Problem details:
Please edit the data below, replacing each "Considering" with "Looking at" and leaving everything else unchanged.

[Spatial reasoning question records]
_ _ _ _

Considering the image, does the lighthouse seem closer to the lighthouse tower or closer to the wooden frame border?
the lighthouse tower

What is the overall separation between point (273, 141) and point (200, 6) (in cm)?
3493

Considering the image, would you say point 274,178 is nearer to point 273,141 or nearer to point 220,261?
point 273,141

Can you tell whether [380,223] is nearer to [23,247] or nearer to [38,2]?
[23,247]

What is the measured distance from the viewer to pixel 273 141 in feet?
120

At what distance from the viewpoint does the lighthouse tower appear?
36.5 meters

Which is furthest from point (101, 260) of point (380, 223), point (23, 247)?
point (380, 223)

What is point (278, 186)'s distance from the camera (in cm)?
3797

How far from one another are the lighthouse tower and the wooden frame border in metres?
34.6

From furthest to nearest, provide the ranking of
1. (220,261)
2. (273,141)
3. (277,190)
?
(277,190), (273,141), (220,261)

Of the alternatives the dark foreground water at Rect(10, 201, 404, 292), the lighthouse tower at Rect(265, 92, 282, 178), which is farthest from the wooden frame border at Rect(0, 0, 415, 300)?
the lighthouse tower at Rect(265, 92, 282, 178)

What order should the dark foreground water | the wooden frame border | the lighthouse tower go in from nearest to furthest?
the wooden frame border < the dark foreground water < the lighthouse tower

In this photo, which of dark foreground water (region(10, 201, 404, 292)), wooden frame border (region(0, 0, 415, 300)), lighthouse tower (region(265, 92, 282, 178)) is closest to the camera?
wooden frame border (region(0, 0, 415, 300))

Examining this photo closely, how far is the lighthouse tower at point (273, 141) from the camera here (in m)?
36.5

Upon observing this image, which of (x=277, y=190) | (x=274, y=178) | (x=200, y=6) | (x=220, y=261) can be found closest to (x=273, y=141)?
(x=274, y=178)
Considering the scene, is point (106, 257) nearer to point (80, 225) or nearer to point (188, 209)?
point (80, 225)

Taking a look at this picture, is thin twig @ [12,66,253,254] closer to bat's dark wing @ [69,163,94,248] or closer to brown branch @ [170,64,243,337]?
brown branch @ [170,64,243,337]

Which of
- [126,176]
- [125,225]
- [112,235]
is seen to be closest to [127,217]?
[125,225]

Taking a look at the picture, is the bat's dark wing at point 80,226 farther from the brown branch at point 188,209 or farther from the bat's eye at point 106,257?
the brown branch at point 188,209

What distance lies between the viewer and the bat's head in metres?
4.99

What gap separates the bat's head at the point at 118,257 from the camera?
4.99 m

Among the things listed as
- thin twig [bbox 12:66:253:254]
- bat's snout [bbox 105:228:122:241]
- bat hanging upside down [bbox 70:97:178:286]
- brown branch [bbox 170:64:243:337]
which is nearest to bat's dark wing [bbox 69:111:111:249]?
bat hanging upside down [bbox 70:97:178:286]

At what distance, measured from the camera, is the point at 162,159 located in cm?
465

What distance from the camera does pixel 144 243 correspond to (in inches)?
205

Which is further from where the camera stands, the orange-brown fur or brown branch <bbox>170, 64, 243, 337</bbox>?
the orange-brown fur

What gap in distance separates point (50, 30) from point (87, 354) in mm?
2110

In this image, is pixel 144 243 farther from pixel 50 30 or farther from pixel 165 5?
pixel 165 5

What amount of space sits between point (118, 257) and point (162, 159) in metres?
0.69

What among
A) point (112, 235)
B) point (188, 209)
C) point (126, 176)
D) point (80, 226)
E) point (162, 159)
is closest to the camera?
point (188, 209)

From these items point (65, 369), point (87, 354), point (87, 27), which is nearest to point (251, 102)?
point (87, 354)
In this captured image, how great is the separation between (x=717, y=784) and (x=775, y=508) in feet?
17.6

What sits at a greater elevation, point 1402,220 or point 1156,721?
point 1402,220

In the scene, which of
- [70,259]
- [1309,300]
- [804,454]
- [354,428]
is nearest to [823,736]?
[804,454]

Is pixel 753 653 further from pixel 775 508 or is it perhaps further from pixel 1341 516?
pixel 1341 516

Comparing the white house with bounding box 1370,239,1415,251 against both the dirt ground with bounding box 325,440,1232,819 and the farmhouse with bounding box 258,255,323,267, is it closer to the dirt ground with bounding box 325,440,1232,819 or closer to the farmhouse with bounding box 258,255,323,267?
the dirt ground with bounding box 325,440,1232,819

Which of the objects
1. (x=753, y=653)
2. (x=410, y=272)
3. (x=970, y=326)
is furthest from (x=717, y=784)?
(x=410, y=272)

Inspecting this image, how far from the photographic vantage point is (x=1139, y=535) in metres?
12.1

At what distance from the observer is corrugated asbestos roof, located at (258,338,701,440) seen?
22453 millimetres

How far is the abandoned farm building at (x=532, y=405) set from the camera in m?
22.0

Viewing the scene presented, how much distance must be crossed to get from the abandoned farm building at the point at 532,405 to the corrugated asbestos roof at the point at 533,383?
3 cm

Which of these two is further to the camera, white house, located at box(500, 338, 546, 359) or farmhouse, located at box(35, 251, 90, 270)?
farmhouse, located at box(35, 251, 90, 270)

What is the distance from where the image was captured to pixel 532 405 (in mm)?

_ _ _ _

Task solution:
Looking at the image, does the lighthouse seem closer to the lighthouse tower or closer to the wooden frame border?
the lighthouse tower

What is the overall separation between point (273, 141) and point (200, 6) (in cm)?
3493

Looking at the image, would you say point 274,178 is nearer to point 273,141 or nearer to point 220,261?
point 273,141

Can you tell whether [380,223] is nearer to [23,247] or nearer to [38,2]?
[23,247]

What is the measured distance from the viewer to pixel 273 141 in feet?
120

At what distance from the viewpoint does the lighthouse tower appear?
36.5 meters

Which is furthest from point (101, 260) of point (380, 223), point (23, 247)?
point (380, 223)

What is point (278, 186)'s distance from the camera (in cm)?
3797

How far from one another are the lighthouse tower and the wooden frame border in metres?
34.6

From furthest to nearest, provide the ranking of
1. (220,261)
2. (273,141)
3. (277,190)
?
(277,190), (273,141), (220,261)

Of the alternatives the dark foreground water at Rect(10, 201, 404, 292), the lighthouse tower at Rect(265, 92, 282, 178), which is farthest from the wooden frame border at Rect(0, 0, 415, 300)?
the lighthouse tower at Rect(265, 92, 282, 178)

What order should the dark foreground water | the wooden frame border | the lighthouse tower go in from nearest to furthest?
the wooden frame border < the dark foreground water < the lighthouse tower

In this photo, which of dark foreground water (region(10, 201, 404, 292)), wooden frame border (region(0, 0, 415, 300)), lighthouse tower (region(265, 92, 282, 178)) is closest to the camera?
wooden frame border (region(0, 0, 415, 300))

Examining this photo closely, how far is the lighthouse tower at point (273, 141) from the camera here (in m)?
36.5

Upon observing this image, which of (x=277, y=190) | (x=274, y=178) | (x=200, y=6) | (x=220, y=261) can be found closest to (x=273, y=141)?
(x=274, y=178)
Looking at the scene, is point (106, 257) nearer to point (80, 225) or nearer to point (188, 209)?
point (80, 225)

Taking a look at this picture, is thin twig @ [12,66,253,254] closer to bat's dark wing @ [69,163,94,248] or closer to brown branch @ [170,64,243,337]?
brown branch @ [170,64,243,337]

Which of
- [126,176]
- [125,225]
- [112,235]
is seen to be closest to [127,217]?
[125,225]

Taking a look at the picture, is the bat's dark wing at point 80,226 farther from the brown branch at point 188,209 or farther from the bat's eye at point 106,257?
the brown branch at point 188,209

What distance lies between the viewer and the bat's head in metres?
4.99

What gap separates the bat's head at the point at 118,257 from the camera?
4.99 m

Among the things listed as
- thin twig [bbox 12:66:253:254]
- bat's snout [bbox 105:228:122:241]
- bat hanging upside down [bbox 70:97:178:286]
- brown branch [bbox 170:64:243:337]
which is nearest to bat's dark wing [bbox 69:111:111:249]?
bat hanging upside down [bbox 70:97:178:286]

At what distance, measured from the camera, is the point at 162,159 located in cm?
465

What distance from the camera does pixel 144 243 correspond to (in inches)?
205

Which is further from where the camera stands, the orange-brown fur or brown branch <bbox>170, 64, 243, 337</bbox>?
the orange-brown fur

What gap in distance separates point (50, 30) from point (87, 354) in mm?
2110

In this image, is pixel 144 243 farther from pixel 50 30 or farther from pixel 165 5?
pixel 165 5

What amount of space sits between point (118, 257) and point (162, 159) in metres?
0.69

What among
A) point (112, 235)
B) point (188, 209)
C) point (126, 176)
D) point (80, 226)
E) point (162, 159)
is closest to the camera?
point (188, 209)

From these items point (65, 369), point (87, 354), point (87, 27), which is nearest to point (251, 102)?
point (87, 354)
In this captured image, how great is the separation between (x=717, y=784) and (x=775, y=508) in feet?
17.6

What sits at a greater elevation, point 1402,220 or point 1156,721?
point 1402,220

In the scene, which of
- [70,259]
- [1309,300]
- [804,454]
- [354,428]
is nearest to [823,736]?
[804,454]

Is pixel 753 653 further from pixel 775 508 or is it perhaps further from pixel 1341 516?
pixel 1341 516

Comparing the white house with bounding box 1370,239,1415,251 against both the dirt ground with bounding box 325,440,1232,819 and the farmhouse with bounding box 258,255,323,267, is it closer to the dirt ground with bounding box 325,440,1232,819 or closer to the farmhouse with bounding box 258,255,323,267?
the dirt ground with bounding box 325,440,1232,819

Which of the objects
1. (x=753, y=653)
2. (x=410, y=272)
3. (x=970, y=326)
is furthest from (x=717, y=784)?
(x=410, y=272)

Inspecting this image, how far from the photographic vantage point is (x=1139, y=535) in metres?
12.1

At what distance from the observer is corrugated asbestos roof, located at (258,338,701,440) seen?
22453 millimetres

How far is the abandoned farm building at (x=532, y=405) set from the camera in m?
22.0

Viewing the scene presented, how much distance must be crossed to get from the abandoned farm building at the point at 532,405 to the corrugated asbestos roof at the point at 533,383?
3 cm

Which of these two is further to the camera, white house, located at box(500, 338, 546, 359) or farmhouse, located at box(35, 251, 90, 270)?
farmhouse, located at box(35, 251, 90, 270)

What is the distance from where the image was captured to pixel 532 405 (in mm)?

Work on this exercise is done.